‘Dateable: Swiping Right, Hooking Up, and Settling Down While Chronically Ill and Disabled’ by Jessica Slice & Caroline Cupp | LJ Review of the Day

With its mix of astute cultural analyses, quippy personal anecdotes, and deeper dives into sociopolitical and theoretical factors, this book does more than show disabled and chronically ill people that they belong. It also serves as a reminder that it matters how one shows up on dating apps and in relationships, in order to counteract the systems that try to render invisible the people whose bodies don’t conform to social norms.
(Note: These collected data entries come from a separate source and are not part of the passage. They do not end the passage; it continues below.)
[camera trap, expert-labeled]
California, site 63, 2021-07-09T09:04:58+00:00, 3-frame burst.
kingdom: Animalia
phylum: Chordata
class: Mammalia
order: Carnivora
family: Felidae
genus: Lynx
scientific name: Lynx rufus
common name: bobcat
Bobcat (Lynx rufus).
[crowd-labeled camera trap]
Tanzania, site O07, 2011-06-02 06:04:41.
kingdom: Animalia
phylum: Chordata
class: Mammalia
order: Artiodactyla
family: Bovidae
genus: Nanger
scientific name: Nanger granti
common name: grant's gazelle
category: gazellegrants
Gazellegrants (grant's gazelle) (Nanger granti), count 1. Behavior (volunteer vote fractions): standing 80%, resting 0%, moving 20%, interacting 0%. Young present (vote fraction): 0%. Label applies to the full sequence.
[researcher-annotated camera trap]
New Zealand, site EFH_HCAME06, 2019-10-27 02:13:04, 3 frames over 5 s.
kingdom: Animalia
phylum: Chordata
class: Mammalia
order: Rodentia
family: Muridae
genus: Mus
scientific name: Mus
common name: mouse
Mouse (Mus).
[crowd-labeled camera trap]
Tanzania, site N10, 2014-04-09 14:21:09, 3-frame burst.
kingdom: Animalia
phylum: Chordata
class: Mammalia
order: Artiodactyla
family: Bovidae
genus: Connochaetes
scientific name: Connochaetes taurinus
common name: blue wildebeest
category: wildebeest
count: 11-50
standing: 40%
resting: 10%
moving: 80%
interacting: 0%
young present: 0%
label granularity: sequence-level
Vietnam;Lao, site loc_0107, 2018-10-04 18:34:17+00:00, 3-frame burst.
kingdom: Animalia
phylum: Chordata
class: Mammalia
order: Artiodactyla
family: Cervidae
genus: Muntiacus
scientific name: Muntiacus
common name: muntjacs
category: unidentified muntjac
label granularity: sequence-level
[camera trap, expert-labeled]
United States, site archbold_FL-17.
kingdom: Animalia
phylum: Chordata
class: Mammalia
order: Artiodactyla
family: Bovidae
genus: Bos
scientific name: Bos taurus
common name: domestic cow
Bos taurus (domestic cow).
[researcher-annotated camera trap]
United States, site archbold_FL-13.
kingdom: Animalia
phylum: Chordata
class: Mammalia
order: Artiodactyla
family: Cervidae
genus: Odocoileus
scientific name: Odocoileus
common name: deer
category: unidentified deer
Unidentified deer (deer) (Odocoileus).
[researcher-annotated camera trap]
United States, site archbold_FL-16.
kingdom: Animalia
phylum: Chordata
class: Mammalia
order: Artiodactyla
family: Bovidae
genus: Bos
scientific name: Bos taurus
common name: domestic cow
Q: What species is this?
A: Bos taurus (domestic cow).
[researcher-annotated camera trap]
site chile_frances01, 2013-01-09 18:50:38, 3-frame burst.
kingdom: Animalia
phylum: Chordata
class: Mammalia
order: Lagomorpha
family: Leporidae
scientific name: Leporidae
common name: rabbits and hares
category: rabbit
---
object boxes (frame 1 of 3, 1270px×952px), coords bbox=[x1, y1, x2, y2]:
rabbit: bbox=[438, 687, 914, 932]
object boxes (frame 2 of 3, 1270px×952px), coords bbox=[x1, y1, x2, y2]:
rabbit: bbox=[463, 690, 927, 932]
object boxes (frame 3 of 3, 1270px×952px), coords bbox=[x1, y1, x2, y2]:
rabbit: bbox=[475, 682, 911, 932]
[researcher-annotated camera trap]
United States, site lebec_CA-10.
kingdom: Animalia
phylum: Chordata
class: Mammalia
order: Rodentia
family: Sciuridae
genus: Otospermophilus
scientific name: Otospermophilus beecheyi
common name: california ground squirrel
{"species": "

Slice, Jessica & Caroline Cupp. Dateable: Swiping Right, Hooking Up, and Settling Down While Chronically Ill and Disabled. Hachette. Jul. 2024. 288p. ISBN 9780306832734. pap. $19.99. SELF-HELP

Coauthors Slice and Cupp have explored a range of inclusivity-focused topics in their previous books for children. This title for adults aims to share the challenges and joys of navigating online dating as a chronically ill or disabled person. In the book’s introduction, each author shares their own experiences and then frames them with nuanced analyses of what it means to navigate dating in “a society that stigmatizes disabled bodies and minds.” They provide statistics, call out some of the language people use that is well-intentioned yet marginalizing or restigmatizing, and provide insights from interviews with chronically ill and disabled people, all undergirded by the authors’ awareness of the complex nuances of intersectionality and their particular privilege as white cis women. VERDICT With its mix of astute cultural analyses, quippy personal anecdotes, and deeper dives into sociopolitical and theoretical factors, this book does more than show disabled and chronically ill people that they belong. It also serves as a reminder that it matters how one shows up on dating apps and in relationships, in order to counteract the systems that try to render invisible the people whose bodies don’t conform to social norms.